Caleb’s voice was low, amused. “Relax. It’s just me.”
I could barely see his face in the dark, but I felt him close. Too close.
“Power’s out,” I mumbled, like he couldn’t tell. “You got candles or anything?”
“Living room. Come on.”
We fumbled our way to the couch, the only light now coming from the occasional lightning strike. Caleb lit two candles and set them on the coffee table. The glow flickered over his face, throwing his cheekbones and jawline into sharp contrast.
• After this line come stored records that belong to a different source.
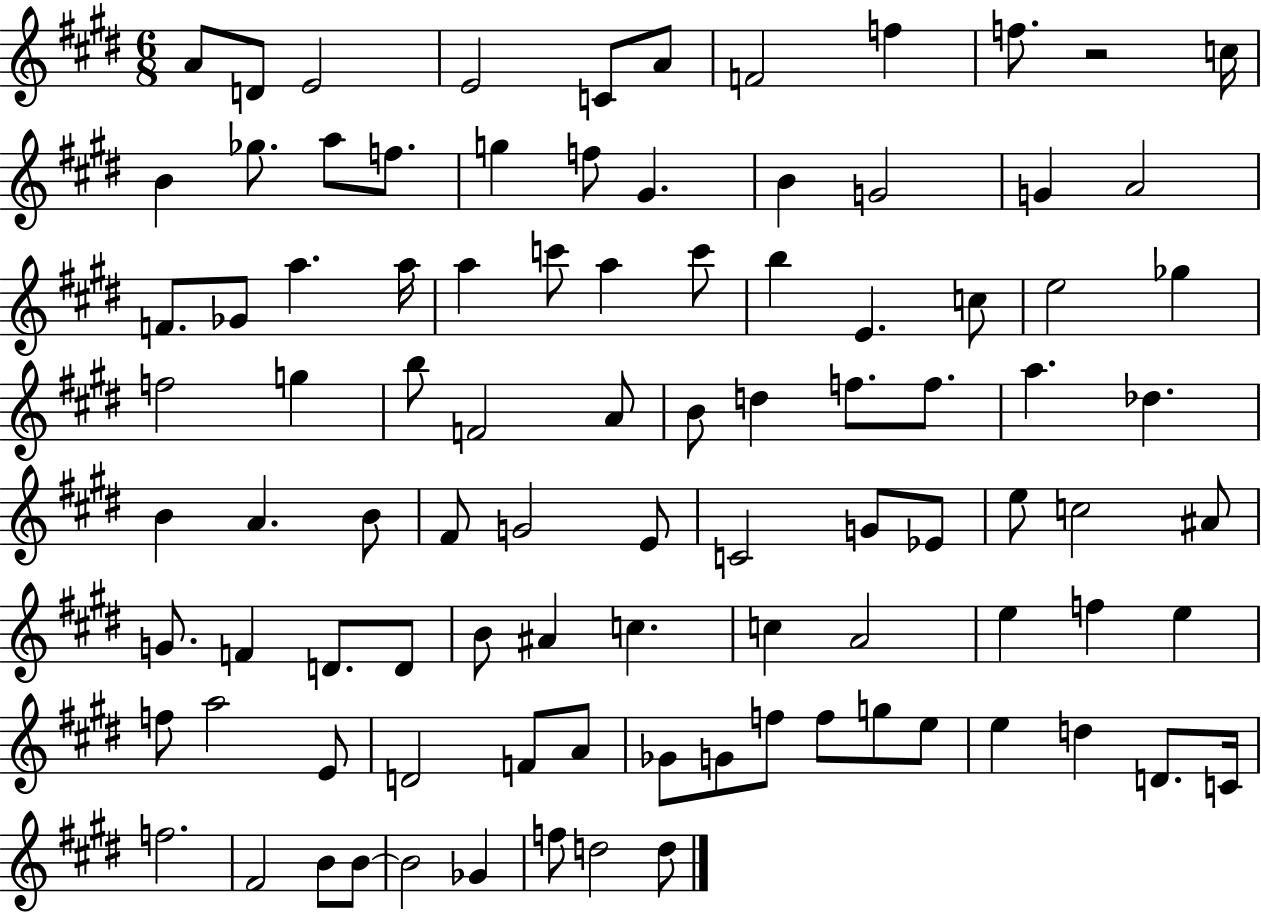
{
  \clef treble
  \numericTimeSignature
  \time 6/8
  \key e \major
  a'8 d'8 e'2 | e'2 c'8 a'8 | f'2 f''4 | f''8. r2 c''16 | \break b'4 ges''8. a''8 f''8. | g''4 f''8 gis'4. | b'4 g'2 | g'4 a'2 | \break f'8. ges'8 a''4. a''16 | a''4 c'''8 a''4 c'''8 | b''4 e'4. c''8 | e''2 ges''4 | \break f''2 g''4 | b''8 f'2 a'8 | b'8 d''4 f''8. f''8. | a''4. des''4. | \break b'4 a'4. b'8 | fis'8 g'2 e'8 | c'2 g'8 ees'8 | e''8 c''2 ais'8 | \break g'8. f'4 d'8. d'8 | b'8 ais'4 c''4. | c''4 a'2 | e''4 f''4 e''4 | \break f''8 a''2 e'8 | d'2 f'8 a'8 | ges'8 g'8 f''8 f''8 g''8 e''8 | e''4 d''4 d'8. c'16 | \break f''2. | fis'2 b'8 b'8~~ | b'2 ges'4 | f''8 d''2 d''8 | \break \bar "|."
}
He tossed a blanket toward me and sat down on the opposite end of the couch.
We both reached for the blanket at the same time.
Our fingers brushed.
Neither of us said a word. He shifted slightly closer, just enough for our knees to touch beneath the fabric.
I told myself to move. To shift. To put a pillow between us. But I didn’t.
I stayed right there. Waiting for what to happen.
The storm outside got louder, but the quiet between us was heavier.
His thigh was warm against mine. When he adjusted his position just a little, I felt the deliberate press of muscle, the flex of tension.
He didn’t pull away.
Neither did I.
My eyes flicked up to his. His gaze was unreadable but locked on me.
I swallowed. My mouth felt dry.
Maybe it was the storm, the darkness, the quiet house, or two years of unspoken heat suddenly bubbling to the surface.
But I knew, right then and there, something had shifted.
Something dangerous.
Something delicious.
And it wasn’t going to be easy to ignore.